(Stored data entries)
—————
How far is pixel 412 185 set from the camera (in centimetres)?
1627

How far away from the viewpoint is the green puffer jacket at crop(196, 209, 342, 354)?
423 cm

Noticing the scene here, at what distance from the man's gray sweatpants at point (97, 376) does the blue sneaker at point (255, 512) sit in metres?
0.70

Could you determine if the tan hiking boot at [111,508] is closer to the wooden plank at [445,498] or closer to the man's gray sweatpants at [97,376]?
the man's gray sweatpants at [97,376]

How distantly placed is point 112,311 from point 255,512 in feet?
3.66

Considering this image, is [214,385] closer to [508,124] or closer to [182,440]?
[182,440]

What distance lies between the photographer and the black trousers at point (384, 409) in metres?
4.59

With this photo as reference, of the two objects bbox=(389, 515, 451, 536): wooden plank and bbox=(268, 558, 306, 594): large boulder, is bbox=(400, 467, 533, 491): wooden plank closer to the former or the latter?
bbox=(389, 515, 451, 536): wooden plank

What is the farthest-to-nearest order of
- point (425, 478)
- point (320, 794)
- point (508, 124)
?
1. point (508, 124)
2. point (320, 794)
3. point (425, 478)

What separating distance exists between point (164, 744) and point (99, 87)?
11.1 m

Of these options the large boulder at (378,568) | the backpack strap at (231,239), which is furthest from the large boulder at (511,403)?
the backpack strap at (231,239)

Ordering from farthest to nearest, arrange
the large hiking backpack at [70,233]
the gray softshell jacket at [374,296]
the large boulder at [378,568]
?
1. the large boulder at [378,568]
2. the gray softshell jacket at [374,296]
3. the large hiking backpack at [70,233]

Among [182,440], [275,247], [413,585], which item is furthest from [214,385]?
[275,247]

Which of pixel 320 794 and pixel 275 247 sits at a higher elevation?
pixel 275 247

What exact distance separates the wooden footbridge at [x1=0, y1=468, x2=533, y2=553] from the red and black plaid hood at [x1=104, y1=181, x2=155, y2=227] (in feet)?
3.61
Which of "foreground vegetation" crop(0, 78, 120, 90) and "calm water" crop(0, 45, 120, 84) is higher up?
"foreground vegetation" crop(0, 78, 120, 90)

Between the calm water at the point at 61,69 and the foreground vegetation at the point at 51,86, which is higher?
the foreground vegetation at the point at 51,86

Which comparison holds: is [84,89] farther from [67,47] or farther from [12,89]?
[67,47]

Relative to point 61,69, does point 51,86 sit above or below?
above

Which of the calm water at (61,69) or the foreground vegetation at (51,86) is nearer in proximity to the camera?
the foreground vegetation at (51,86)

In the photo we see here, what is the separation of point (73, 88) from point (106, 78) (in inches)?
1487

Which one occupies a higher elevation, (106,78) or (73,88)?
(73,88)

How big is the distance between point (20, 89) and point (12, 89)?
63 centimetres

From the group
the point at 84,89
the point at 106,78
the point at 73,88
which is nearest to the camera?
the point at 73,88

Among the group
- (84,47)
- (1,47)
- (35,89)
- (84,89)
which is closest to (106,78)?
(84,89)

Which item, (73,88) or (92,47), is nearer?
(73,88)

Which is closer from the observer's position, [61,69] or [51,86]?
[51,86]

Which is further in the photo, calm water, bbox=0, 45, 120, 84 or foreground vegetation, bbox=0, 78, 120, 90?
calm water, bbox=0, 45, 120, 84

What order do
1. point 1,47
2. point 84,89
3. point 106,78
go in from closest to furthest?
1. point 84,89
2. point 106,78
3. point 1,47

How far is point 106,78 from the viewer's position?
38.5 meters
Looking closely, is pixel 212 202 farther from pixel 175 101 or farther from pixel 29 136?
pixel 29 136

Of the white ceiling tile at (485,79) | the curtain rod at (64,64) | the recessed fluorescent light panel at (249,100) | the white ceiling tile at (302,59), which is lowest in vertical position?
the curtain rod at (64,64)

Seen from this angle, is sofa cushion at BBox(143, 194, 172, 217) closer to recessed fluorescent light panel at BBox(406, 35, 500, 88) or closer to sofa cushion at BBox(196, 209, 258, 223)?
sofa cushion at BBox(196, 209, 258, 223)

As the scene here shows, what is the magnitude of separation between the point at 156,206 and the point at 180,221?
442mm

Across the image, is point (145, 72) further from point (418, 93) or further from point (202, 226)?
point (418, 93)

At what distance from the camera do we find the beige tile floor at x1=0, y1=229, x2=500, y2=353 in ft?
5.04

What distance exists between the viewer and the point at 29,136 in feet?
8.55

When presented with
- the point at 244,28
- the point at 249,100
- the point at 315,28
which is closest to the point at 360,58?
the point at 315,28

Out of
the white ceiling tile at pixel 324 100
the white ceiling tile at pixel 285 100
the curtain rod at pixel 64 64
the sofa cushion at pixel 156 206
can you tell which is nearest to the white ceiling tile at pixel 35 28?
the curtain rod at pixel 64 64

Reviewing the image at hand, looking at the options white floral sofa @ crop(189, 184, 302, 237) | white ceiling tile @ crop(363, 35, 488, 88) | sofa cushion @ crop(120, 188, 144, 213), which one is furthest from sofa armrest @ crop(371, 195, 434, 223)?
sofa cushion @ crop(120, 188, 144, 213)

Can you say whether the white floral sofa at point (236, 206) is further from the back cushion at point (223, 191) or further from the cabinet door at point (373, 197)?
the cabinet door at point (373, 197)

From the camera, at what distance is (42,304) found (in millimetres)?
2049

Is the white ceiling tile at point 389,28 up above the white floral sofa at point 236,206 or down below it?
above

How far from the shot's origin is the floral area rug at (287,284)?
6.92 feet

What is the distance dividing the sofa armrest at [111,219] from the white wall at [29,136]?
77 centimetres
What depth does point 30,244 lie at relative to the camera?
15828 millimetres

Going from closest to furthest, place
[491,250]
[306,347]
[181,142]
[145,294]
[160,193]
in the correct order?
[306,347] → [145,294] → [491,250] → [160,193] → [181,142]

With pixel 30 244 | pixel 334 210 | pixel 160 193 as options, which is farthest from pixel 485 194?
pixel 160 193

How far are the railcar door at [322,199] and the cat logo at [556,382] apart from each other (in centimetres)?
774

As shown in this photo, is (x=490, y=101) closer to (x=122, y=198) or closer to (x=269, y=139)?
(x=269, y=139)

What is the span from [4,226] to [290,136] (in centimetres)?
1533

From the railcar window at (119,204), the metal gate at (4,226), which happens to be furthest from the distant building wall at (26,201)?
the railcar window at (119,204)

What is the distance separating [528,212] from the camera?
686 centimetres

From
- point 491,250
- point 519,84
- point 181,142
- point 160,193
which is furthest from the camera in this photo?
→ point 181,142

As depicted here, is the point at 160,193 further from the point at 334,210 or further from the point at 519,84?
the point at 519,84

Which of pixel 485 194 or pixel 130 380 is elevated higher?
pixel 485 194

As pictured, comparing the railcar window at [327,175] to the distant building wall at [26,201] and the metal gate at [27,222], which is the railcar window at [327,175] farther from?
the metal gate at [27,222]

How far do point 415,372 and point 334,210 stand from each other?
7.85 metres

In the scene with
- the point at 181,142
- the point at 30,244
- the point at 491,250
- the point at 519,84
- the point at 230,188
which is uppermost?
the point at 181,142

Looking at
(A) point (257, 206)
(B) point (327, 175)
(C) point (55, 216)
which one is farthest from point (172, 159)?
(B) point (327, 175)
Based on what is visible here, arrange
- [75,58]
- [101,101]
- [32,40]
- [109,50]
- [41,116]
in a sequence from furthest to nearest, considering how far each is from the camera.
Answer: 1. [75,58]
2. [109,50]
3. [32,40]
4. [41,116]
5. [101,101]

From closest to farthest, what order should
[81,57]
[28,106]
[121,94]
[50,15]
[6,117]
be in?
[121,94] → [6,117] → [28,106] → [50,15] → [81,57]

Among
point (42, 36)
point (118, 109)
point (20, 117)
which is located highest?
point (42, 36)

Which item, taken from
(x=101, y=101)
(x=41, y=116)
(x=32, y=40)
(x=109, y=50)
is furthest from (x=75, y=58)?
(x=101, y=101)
—————
TO BE DONE>
From the line holding "How far do point" to the last line of the records, quote each line exactly and add nothing.

FINAL ANSWER>
How far do point 415,372 and point 334,210 stand from each other?
7.85 metres

In the scene with
- the point at 181,142
- the point at 30,244
- the point at 491,250
- the point at 519,84
- the point at 230,188
which is uppermost?
the point at 181,142

Looking at
(A) point (257, 206)
(B) point (327, 175)
(C) point (55, 216)
which one is farthest from point (172, 159)?
(B) point (327, 175)
Based on what is visible here, arrange
- [75,58]
- [101,101]
- [32,40]
- [109,50]
- [41,116]
in a sequence from furthest to nearest, considering how far each is from the camera.
Answer: 1. [75,58]
2. [109,50]
3. [32,40]
4. [41,116]
5. [101,101]

From closest to farthest, what order should
[81,57]
[28,106]
[121,94]
[50,15]
[6,117]
be in?
[121,94] → [6,117] → [28,106] → [50,15] → [81,57]

Among
point (42, 36)
point (118, 109)
point (20, 117)
which is located highest?
point (42, 36)

Which item, taken from
(x=101, y=101)
(x=41, y=116)
(x=32, y=40)
(x=109, y=50)
is furthest from (x=75, y=58)?
(x=101, y=101)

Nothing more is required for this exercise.